Ilustration by Bela Messex

The teaching assistants at UC Santa Cruz usually grade your essays and finals, lead discussion sections, provide a connection to the professor, and help establish the curriculum and teaching style of the class.  Let’s take a moment to realize just how important TAs are to the University of California, though they deserve much more than just a moment.

Granted, there is some overlap in workload with the professors, but they need TAs just as much as we, the students, do.  How else would a class of 200 students receive their essays or tests back in a timely fashion?

However, the TA is a dying breed, due greatly to constant budget issues that have plagued our university system for years. And now, we face the possibility of losing an additional 120 TAs.

We need our TAs now more than ever, and making cuts to that sector of our university would be doing a huge disservice to the students who essentially fund every aspect of our university at this point.

It’s our money, so we should be able to say what we want to keep — and what we want to keep is our TAs.

Hang with us here, because as crazy as this may sound, the TAs are integral to our learning environment.  If we take them out of the system, we’re going to be the ones facing the repercussions.

Let’s build up some of this nightmare.

Cutting TAs would mean: less student-instructor interaction in larger classes, more difficulty enrolling in smaller courses (since the number of TAs usually dictates the class size), and even fewer places to engage in open discussion and refine our perspectives.

And that’s just what we’re able to perceive. Who knows what else would follow in the aftermath of more cuts? It’s probably safe to say there would be more protests, and deservedly so.

Our university is hemorrhaging.  It’s an issue that California is dealing with, from state jobs to the housing market and even NBA basketball teams (farewell, Sacramento Kings). The issue is universal.

We just want to know that the university is truly looking into all aspects of their spending, and that they aren’t just figuring that these graduate students — who give up their time, blood, sweat and tears — are not just a dime a dozen. Individual TAs can’t be easily replaced, especially while they’re getting screwed over as a whole.

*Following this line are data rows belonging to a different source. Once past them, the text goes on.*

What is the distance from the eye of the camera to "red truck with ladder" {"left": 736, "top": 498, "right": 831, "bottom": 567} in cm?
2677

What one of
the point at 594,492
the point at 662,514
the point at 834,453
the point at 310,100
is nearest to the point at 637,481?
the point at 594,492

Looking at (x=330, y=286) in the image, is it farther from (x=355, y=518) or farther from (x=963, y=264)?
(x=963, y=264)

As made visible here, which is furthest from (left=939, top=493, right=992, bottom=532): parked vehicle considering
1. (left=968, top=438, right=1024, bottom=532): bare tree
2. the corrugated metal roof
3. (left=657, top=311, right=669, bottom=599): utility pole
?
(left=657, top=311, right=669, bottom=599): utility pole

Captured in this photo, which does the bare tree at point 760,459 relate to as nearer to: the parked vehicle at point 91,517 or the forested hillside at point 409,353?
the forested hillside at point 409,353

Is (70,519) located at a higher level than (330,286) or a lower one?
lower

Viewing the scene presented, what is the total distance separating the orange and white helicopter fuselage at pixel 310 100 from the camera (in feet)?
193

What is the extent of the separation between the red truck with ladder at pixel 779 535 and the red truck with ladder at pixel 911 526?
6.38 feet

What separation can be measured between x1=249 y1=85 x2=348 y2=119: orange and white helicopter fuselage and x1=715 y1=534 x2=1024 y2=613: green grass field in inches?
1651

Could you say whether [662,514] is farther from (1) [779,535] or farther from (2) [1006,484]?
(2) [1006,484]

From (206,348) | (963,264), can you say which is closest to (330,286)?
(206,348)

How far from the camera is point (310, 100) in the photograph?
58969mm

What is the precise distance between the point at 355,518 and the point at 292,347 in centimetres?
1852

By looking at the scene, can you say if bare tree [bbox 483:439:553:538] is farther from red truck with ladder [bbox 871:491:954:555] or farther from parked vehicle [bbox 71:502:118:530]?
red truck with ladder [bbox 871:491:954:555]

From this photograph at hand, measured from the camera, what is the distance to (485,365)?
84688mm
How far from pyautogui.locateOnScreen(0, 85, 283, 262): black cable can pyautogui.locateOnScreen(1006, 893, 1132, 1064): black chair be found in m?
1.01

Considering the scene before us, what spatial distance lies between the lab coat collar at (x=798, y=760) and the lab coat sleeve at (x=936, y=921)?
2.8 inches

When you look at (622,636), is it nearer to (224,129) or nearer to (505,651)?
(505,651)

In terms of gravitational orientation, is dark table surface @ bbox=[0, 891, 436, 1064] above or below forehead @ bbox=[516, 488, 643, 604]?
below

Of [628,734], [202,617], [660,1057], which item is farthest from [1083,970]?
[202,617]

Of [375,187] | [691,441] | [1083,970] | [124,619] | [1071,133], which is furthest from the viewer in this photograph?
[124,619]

City on a Hill Press has always suggested looking at cutting from the top, because top UC administrators’ salaries could easily pay for many TAs.

Another possible solution is offering class credit to TAs instead of paying them. This is something that is already done in some departments, such as psychology and economics, and college core courses.

These are hard times for everyone in California, especially within the UC system — with an additional $500 million in cuts on the way, and the possibility of even more.  However, making cuts to the TAs, the very people who arguably have the largest connection with students and the way that they learn, is not the right move for the UC system.